Pix2Pix

Powerful Image-to-image Translation with a Conditional Adversarial Networks

Generative Adversarial Networks

Published

May 1, 2022

This article explains the mechanism of the pix2pix model, which translates an image to another one with a different look and feel. They use the word “translate” because of what it does, which is hard to explain in words, so I’d like you to watch the following video to see how the model translates images.

Memo Akten is the artist who produced the video using pix2pix.

Below is another example of a pix2pix application by Christopher Hesse (Open AI), which attracted people’s attention due to the rough technique of translating a sketch into an image with a cat.

Source: Image-to-Image Demo by Christopher Hesse

The above community-driven applications are eye-catching, but it may not be easy to see what’s going on behind the scene. Let’s examine what the image-to-image translation does and dive into how it works.
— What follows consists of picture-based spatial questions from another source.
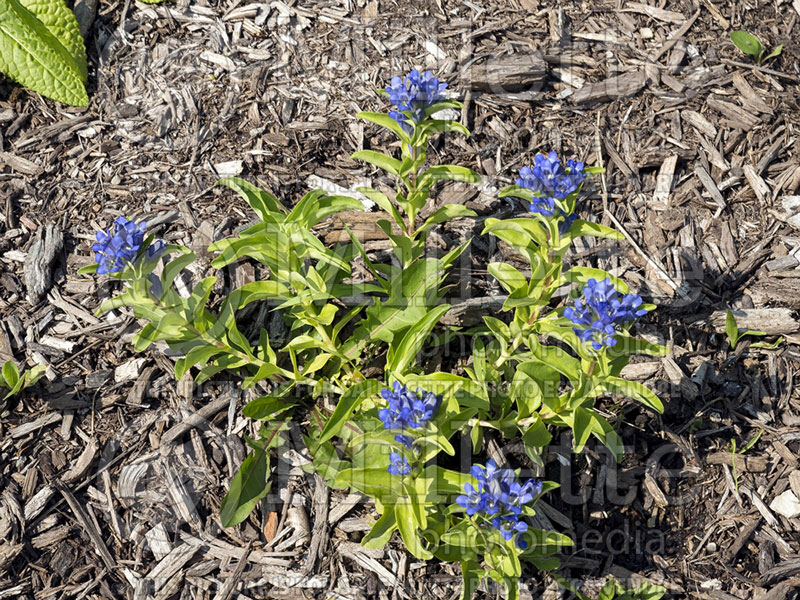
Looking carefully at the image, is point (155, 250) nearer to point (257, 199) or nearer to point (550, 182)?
point (257, 199)

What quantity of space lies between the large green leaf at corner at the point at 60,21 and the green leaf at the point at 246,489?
2857mm

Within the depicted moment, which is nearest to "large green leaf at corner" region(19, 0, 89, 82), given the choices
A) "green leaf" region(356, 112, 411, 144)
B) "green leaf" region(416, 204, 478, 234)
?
"green leaf" region(356, 112, 411, 144)

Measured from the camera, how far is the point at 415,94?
11.3 ft

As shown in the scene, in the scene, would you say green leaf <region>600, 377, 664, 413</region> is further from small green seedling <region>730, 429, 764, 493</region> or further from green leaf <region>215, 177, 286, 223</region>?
green leaf <region>215, 177, 286, 223</region>

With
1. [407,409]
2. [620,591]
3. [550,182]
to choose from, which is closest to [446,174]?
[550,182]

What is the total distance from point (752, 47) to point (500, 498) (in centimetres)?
386

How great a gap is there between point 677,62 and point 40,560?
4883 mm

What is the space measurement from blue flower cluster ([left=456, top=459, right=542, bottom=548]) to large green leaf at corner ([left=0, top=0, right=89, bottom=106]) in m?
3.59

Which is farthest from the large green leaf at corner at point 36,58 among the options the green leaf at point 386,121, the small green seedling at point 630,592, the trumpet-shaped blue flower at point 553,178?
the small green seedling at point 630,592

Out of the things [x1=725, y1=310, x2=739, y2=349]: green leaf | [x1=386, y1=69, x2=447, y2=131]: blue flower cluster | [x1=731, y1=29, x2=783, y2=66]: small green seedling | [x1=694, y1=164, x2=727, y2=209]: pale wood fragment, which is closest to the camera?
[x1=386, y1=69, x2=447, y2=131]: blue flower cluster

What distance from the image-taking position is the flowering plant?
10.5ft

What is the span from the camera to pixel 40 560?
376cm

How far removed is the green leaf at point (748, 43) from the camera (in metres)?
5.22

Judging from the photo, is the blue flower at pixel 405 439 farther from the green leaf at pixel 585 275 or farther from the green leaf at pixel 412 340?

1 Image-to-image Translation

In CVPR2017, Phillip Isola et al. (University of California, Berkeley) published the paper “Image-to-Image Translation with Conditional Adversarial Networks”. The word “translation” is in the title. So, the choice of the word is intentional. The model converts one image to another while keeping visual features (especially the shapes) intact. As such, an image-to-image translation changes the feel and look of an input image without altering the structural composition, as shown in the below pairs of input and output images from the paper.

For each pair of images, the left is an input image, and the right is a translated image. The input and the output have the same content, but the expressions are different, like a language translation that conveys the same content (meaning) but in different languages.

So, we can imagine an image-to-image translation model is a generative model with a condition to keep the shapes in the input image.

2 Conditional Adversarial Networks

The latter half of the paper title is with Conditional Adversarial Networks, which indicates the use of a CGAN (Conditional GAN). CGAN is an extension of GAN that generates images satisfying conditions given to the generator network.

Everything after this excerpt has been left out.